### Material provided
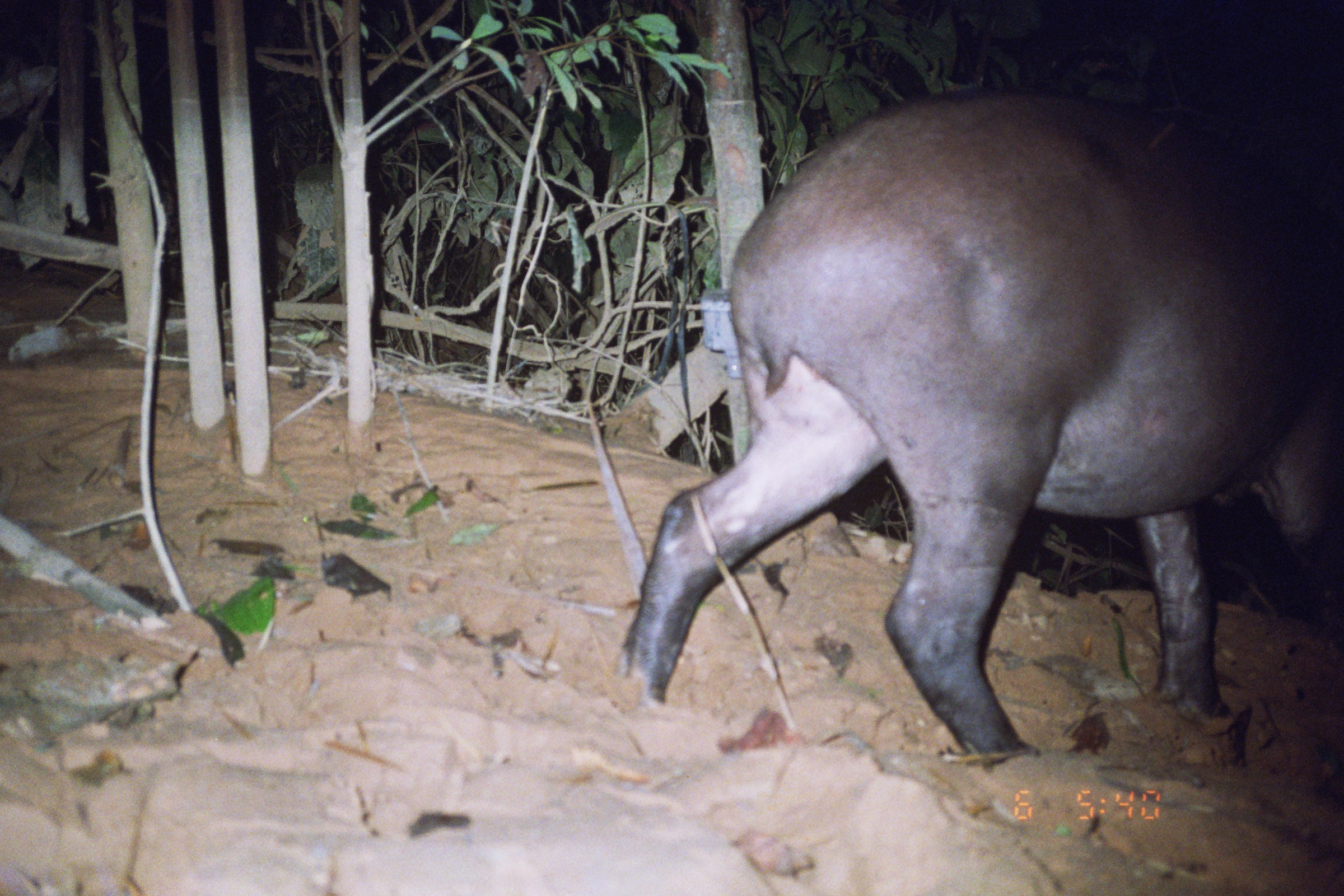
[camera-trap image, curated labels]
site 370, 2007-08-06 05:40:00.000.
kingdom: Animalia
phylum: Chordata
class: Mammalia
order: Perissodactyla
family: Tapiridae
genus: Tapirus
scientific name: Tapirus terrestris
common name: south american tapir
Tapirus terrestris (south american tapir).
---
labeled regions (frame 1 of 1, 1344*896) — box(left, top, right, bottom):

### Task description
Set down all records verbatim, omitting images.

### Output of the task
[camera-trap image, curated labels]
site 370, 2007-08-06 05:40:00.000.
kingdom: Animalia
phylum: Chordata
class: Mammalia
order: Perissodactyla
family: Tapiridae
genus: Tapirus
scientific name: Tapirus terrestris
common name: south american tapir
Tapirus terrestris (south american tapir).
---
labeled regions (frame 1 of 1, 1344*896) — box(left, top, right, bottom):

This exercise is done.